Identity Explorer

Permissions: To access the configuration and data visualization for Microsoft Entra ID, your user role must have the appropriate permissions. For more information, see Set Permissions for a Role.

Tenable Identity Exposure's Identity Explorer view unifies identities across both Active Directory and Microsoft Entra ID . This view shows the Identity Risk Score (beta) for each listed asset and the potential reach of compromised identities.

To access the Identity Explorer:

Note: The Identity Explorer is only visible if you use the Microsoft Entra ID feature.
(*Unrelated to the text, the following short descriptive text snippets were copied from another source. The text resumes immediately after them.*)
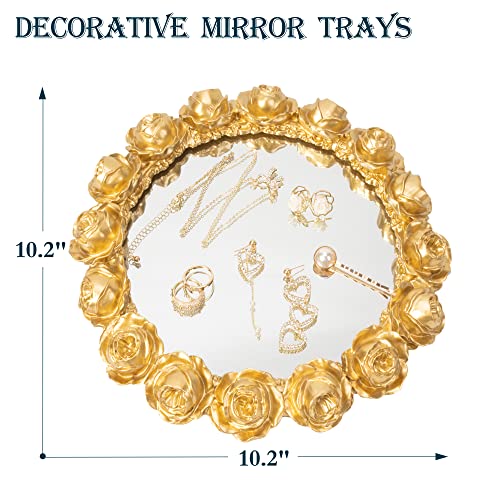 Greenual Perfume Tray Decorative Tray Gold Mirror Tray Jewelry Trinket Tray Gold Rose Resin Tray Organizer Bathroom Vanity Tray for Dresser, Perfume Organizer, Elegant Makeup Tray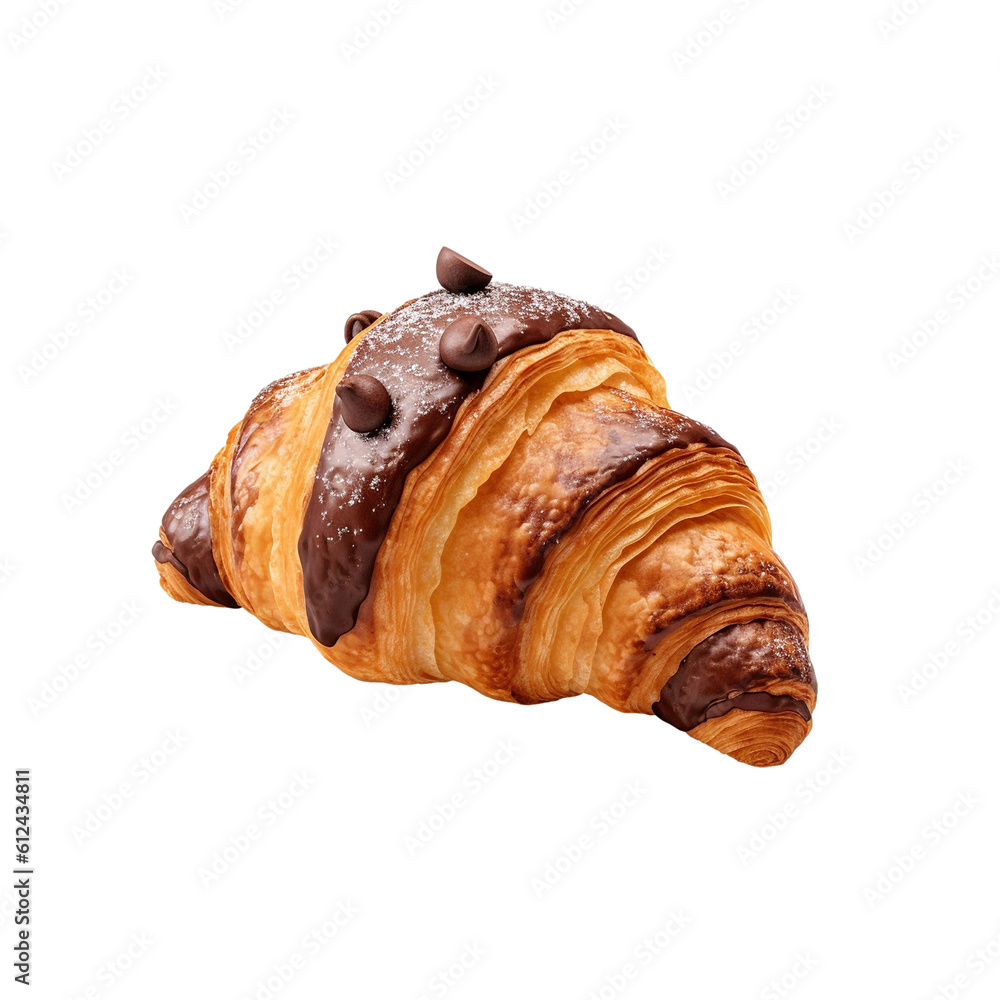 Croissant with chocolate isolated on transparent background, created with generative AI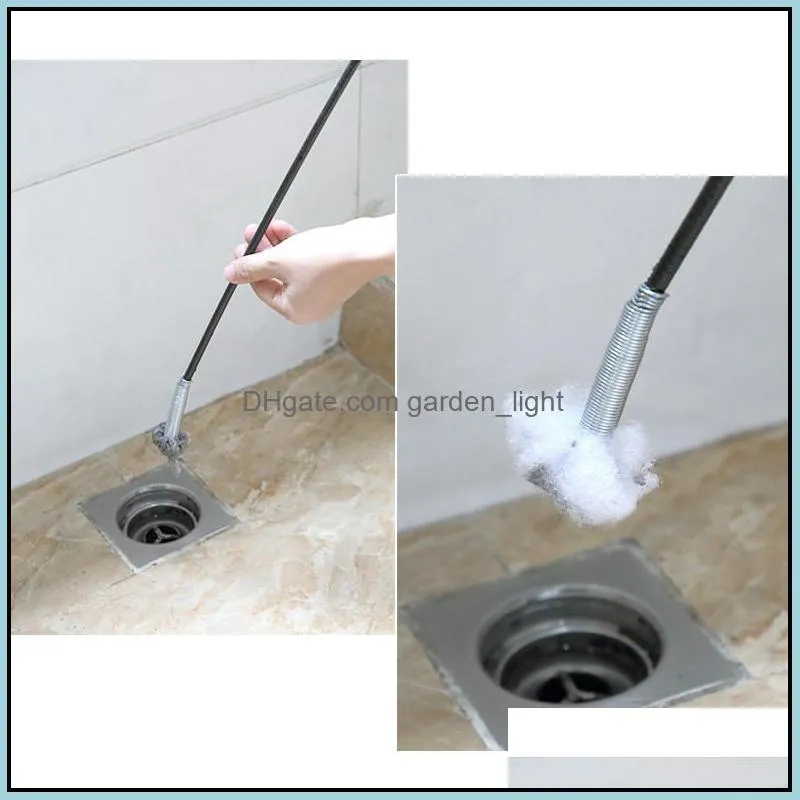 stainless steel bendable cleaner claws sewer hair kitchen sink anticlogging pipeline foreign matter grabber spring grip wy1346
For more information, see Azure Active Directory Support.

  • In Tenable Identity Exposure, click on the Identity Explorer icon in the left navigation bar.

    The Identity Explorer pane opens.

The Identity Explorer pane shows the following information for total accessible resources:

  • Identity Name — Name of the user account under the identity provider.

  • Account Provider — The Identity Provider.

  • Exposure ScoreTenable Identity Exposure calculates this metric by assessing the criticality of an asset or identity and its vulnerabilities for each identity provider, and aggregates it to provide an overall exposure score for a given identity.

    Note: Tenable Identity Exposure only shows the Exposure Score if you have the Tenable One license.

  • Open Risks — The number of findings that an Microsoft Entra ID Indicator of Exposure detects when it scans the asset.

    Note: The Identity Explorer feature currently displays weakness-related data based on the default Tenable profile and does not automatically reflect the status of deviances on AD objects you whitelisted in other profiles.

    Therefore:

    • If you have whitelisted an AD object for a specific Indicator of Exposure (e.g., "Native admin group member"), Identity Explorer will still flag it as a security weakness if the default profile identified it as deviant.

    • This can create the impression that the issue has not been addressed, even though the object has already been whitelisted under a different profile.

    • If a remediation action (such as removing group membership) is taken based on the Identity Explorer display, the object will disappear from the view— but this may not have been necessary if the object was already whitelisted elsewhere.

  • Total Accessible Resources — The number of resources of any type to which this asset has access (read, write, etc.)

  1. In the Identity Explorer pane's Search box, type the name of the user or account.

  2. Click the icon.

    Tenable Identity Exposure shows the matching results.

  1. At the bottom of the Identity Explorer pane, click Export all.

    The Export Identities pane opens.

  2. Click Export all.

    Tenable Identity Exposure downloads the file to the local machine.